Minor Ginsenoside Rg2 and Rh1 Attenuates LPS-Induced Acute Liver and Kidney Damages via Downregulating Activation of TLR4-STAT1 and Inflammatory Cytokine Production in Macrophages.

Ginsenosides have been reported to have various biological effects, such as immune regulation and anticancer activity. In this study, we investigated the anti-inflammatory role of a combination of Rg2 and Rh1, which are minor ginsenosides, in lipopolysaccharide (LPS)-stimulated inflammation. In vitro experiments were performed using the RAW264.7 cell line, and an in vivo model of inflammation was established using LPS-treated ICR mice. We employed Griess assay, 3-(4,5-dimethylthiazol-2-yl)-2,5-diphenyltetrazolium bromide (MTT) assay, quantitative reverse transcriptase-polymerase chain reaction, western blotting, immunofluorescence staining, and hematoxylin and eosin staining to evaluate the effect of Rg2 and Rh1. We found that Rg2 and Rh1 significantly decreased LPS-induced major inflammatory mediator production, inducible-nitric oxide synthase expression, and nitric oxide production in macrophages. Moreover, Rg2 and Rh1 combination treatment inhibited the binding of LPS to toll-like receptor 4 (TLR4) on peritoneal macrophages. Therefore, the combination of ginsenoside Rg2 and Rh1 suppressed inflammation by abolishing the binding of LPS to TLR4, thereby inhibiting the TLR4-mediated signaling pathway. The combined ginsenoside synergistically blocked LPS-mediated PKCδ translocation to the plasma membrane, resulting in p38-STAT1 activation and NF-κB translocation. In addition, mRNA levels of pro-inflammatory cytokines, including TNF-α, IL-1β, and IFN-β, were significantly decreased by combined ginsenoside treatment. Notably, the 20 mg/kg ginsenoside treatment significantly reduced LPS-induced acute tissue inflammation levels in vivo, as indicated by the tissue histological damage scores and the levels of biochemical markers for liver and kidney function from mouse serum. These results suggest that the minor ginsenosides Rg2 and Rh1 may play a key role in prevention of LPS-induced acute inflammation and tissue damage.

LISTED RECORDS:
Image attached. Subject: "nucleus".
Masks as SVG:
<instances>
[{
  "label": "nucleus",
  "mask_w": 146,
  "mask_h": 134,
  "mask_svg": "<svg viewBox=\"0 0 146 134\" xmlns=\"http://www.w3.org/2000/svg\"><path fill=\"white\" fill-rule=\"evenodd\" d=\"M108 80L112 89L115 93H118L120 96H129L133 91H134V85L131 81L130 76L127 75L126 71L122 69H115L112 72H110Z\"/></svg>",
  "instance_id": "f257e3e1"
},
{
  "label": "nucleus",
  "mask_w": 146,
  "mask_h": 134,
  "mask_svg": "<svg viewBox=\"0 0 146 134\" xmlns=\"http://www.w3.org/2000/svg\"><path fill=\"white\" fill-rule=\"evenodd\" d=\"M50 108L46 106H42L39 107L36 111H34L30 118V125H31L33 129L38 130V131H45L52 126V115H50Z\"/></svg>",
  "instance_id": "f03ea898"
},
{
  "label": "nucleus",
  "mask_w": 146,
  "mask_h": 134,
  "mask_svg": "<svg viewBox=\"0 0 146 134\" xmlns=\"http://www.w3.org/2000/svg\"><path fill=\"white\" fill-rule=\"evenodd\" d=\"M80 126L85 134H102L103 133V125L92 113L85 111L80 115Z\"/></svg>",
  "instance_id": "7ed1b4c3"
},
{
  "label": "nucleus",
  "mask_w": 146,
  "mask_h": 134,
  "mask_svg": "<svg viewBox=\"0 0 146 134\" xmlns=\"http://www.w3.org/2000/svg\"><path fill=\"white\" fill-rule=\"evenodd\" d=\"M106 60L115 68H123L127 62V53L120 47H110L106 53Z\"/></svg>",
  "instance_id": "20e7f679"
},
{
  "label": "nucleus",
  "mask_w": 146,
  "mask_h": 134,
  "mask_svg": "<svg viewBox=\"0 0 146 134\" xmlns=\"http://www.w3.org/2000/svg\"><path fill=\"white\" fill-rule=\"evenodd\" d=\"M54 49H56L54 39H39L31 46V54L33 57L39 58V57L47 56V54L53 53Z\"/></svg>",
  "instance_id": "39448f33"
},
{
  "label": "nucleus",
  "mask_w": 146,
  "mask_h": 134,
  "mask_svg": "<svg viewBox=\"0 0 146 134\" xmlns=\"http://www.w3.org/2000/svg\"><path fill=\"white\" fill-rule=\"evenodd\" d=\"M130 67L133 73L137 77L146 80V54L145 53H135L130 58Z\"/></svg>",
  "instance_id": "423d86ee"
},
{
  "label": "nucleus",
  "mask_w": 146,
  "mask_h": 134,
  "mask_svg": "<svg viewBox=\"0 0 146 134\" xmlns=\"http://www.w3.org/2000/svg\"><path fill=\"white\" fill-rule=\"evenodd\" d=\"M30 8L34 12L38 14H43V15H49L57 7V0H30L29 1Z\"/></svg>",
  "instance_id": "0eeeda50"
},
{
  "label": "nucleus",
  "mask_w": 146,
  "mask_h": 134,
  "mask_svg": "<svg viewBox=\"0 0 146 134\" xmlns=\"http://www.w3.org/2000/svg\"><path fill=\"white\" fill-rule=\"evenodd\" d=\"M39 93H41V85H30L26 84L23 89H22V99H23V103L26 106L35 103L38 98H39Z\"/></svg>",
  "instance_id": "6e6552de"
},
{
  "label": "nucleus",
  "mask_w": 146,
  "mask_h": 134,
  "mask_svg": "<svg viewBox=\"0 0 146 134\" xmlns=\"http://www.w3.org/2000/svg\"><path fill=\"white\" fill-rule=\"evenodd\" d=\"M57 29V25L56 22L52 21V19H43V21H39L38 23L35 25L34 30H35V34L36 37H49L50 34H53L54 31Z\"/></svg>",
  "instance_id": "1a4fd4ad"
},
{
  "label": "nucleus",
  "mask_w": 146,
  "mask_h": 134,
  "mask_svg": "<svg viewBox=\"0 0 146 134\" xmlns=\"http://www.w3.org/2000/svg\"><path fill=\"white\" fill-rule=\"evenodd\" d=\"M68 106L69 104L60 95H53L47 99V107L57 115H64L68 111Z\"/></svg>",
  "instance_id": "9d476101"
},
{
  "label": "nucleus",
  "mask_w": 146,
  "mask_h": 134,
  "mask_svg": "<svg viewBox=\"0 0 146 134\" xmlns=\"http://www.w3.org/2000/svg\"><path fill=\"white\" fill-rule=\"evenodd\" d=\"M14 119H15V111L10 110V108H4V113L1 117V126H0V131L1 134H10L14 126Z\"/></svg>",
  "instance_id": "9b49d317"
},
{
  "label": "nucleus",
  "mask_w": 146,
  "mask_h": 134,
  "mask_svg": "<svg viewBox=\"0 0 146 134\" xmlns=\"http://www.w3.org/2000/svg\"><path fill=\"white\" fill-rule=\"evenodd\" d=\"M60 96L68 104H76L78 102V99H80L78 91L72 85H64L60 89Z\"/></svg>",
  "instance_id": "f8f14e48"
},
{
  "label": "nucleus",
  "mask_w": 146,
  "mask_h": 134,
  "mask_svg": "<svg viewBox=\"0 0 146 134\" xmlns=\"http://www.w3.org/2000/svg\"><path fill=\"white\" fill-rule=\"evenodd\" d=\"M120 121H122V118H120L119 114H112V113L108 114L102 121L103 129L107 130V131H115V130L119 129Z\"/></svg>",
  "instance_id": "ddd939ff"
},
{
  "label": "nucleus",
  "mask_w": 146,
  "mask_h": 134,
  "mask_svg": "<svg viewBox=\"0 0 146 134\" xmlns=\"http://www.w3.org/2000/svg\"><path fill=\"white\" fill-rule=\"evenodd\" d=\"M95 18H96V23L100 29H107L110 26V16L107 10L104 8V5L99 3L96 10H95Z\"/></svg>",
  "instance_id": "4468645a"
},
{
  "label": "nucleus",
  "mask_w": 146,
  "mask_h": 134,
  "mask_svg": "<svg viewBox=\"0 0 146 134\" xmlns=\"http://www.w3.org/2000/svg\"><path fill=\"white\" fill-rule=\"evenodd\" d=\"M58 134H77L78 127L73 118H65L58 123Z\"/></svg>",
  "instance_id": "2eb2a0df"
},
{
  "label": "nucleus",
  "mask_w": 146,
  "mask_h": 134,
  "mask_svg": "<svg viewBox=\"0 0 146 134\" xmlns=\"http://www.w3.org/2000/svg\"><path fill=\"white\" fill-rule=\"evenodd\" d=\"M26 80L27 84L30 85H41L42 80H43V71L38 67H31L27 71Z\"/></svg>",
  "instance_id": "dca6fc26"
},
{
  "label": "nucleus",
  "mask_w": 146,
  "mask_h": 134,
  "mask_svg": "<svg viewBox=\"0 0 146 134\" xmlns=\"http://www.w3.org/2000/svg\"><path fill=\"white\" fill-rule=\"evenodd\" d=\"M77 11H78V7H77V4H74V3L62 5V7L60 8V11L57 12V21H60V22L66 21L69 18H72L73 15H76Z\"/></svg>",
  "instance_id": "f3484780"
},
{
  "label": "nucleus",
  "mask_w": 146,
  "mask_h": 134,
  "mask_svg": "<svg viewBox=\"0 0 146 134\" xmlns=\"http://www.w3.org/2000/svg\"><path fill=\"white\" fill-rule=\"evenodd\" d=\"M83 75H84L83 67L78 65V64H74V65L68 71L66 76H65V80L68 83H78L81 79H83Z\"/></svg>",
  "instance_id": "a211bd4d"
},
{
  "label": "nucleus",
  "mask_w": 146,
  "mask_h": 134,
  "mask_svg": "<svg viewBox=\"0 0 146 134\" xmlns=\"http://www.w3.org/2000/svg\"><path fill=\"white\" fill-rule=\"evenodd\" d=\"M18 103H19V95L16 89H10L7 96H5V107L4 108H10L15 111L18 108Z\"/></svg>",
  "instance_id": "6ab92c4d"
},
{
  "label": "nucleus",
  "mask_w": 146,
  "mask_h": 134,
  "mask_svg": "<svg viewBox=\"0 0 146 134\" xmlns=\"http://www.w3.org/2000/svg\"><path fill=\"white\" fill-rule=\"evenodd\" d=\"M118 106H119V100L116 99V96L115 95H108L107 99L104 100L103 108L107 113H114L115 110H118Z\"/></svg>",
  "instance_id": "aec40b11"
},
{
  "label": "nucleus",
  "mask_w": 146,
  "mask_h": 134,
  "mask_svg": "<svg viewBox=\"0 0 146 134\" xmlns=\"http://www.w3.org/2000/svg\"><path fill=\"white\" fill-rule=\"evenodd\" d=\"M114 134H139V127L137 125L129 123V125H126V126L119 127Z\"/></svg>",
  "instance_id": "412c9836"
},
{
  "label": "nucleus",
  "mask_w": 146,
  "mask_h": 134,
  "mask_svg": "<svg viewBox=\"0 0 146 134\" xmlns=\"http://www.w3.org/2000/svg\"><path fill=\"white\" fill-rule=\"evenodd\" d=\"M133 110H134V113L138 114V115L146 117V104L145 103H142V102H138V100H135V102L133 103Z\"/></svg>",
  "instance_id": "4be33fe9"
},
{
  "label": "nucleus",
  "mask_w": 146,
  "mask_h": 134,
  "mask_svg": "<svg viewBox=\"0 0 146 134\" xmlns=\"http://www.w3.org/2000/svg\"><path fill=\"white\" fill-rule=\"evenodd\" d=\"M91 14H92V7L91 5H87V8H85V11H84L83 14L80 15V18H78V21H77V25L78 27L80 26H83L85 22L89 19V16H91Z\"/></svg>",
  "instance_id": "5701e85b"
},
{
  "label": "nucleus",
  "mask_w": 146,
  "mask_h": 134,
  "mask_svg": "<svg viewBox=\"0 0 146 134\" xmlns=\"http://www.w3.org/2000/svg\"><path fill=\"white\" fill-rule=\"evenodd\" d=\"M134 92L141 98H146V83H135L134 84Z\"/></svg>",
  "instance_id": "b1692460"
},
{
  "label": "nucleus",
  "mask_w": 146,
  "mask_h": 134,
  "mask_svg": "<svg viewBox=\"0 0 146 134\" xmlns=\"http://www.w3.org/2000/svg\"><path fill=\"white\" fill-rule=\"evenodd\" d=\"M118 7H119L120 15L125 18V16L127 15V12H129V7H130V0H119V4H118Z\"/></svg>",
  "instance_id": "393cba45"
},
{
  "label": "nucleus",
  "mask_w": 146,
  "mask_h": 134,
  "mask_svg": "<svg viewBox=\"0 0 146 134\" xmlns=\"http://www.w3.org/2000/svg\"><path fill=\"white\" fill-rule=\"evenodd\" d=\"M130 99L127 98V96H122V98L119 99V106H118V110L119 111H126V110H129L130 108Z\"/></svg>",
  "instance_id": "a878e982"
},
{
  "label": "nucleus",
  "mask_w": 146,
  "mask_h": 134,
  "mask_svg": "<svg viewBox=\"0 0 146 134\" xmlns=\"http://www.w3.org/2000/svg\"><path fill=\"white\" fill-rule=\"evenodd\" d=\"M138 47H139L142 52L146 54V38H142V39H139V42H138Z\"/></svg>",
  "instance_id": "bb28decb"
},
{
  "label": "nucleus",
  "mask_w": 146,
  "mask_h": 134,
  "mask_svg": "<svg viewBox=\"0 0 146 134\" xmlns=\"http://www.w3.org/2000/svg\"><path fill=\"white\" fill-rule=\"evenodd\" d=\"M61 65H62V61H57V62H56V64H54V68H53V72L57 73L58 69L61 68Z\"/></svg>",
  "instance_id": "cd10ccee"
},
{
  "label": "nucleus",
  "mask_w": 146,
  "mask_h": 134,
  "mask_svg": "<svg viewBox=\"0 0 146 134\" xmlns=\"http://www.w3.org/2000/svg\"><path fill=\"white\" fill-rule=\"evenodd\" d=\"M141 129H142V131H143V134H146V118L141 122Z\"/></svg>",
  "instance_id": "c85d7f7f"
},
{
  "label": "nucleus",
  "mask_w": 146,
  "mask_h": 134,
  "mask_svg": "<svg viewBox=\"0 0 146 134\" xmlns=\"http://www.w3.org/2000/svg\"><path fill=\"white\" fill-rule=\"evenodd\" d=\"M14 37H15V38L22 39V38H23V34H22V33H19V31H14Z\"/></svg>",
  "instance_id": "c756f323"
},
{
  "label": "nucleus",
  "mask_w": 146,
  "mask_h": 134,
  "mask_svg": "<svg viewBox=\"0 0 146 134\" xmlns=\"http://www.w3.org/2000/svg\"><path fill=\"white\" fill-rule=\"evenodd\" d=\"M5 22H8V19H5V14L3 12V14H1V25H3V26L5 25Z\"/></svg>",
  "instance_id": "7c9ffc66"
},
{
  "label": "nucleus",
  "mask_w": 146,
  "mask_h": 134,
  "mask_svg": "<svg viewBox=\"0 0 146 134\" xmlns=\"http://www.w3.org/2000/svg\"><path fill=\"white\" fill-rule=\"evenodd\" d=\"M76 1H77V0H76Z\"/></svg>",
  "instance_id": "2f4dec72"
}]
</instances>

WORK ORDER 1:
Translate this sentence from the ginsenoside abstract into Spanish: "Moreover, Rg2 and Rh1 combination treatment inhibited the binding of LPS to toll-like receptor 4 (TLR4) on peritoneal macrophages."
WORK ORDER 2:
Answer these from the ginsenoside abstract:
(a) Which cell line was used for the in vitro experiments?
(b) Which mice were used to establish the in vivo inflammation model?
(c) What ginsenoside dose reduced LPS-induced acute tissue inflammation in vivo?
WORK ORDER 3:
Reproduce the stretch of the ginsenoside abstract from "Minor Ginsenoside Rg2" through "Cytokine Production in Macrophages.".
The data has no connection to the ginsenoside abstract.

RESPONSE AREA 1:
Además, el tratamiento combinado con Rg2 y Rh1 inhibió la unión del LPS al receptor tipo toll 4 (TLR4) en los macrófagos peritoneales.

RESPONSE AREA 2:
(a) RAW264.7
(b) LPS-treated ICR mice
(c) 20 mg/kg

RESPONSE AREA 3:
Minor Ginsenoside Rg2 and Rh1 Attenuates LPS-Induced Acute Liver and Kidney Damages via Downregulating Activation of TLR4-STAT1 and Inflammatory Cytokine Production in Macrophages.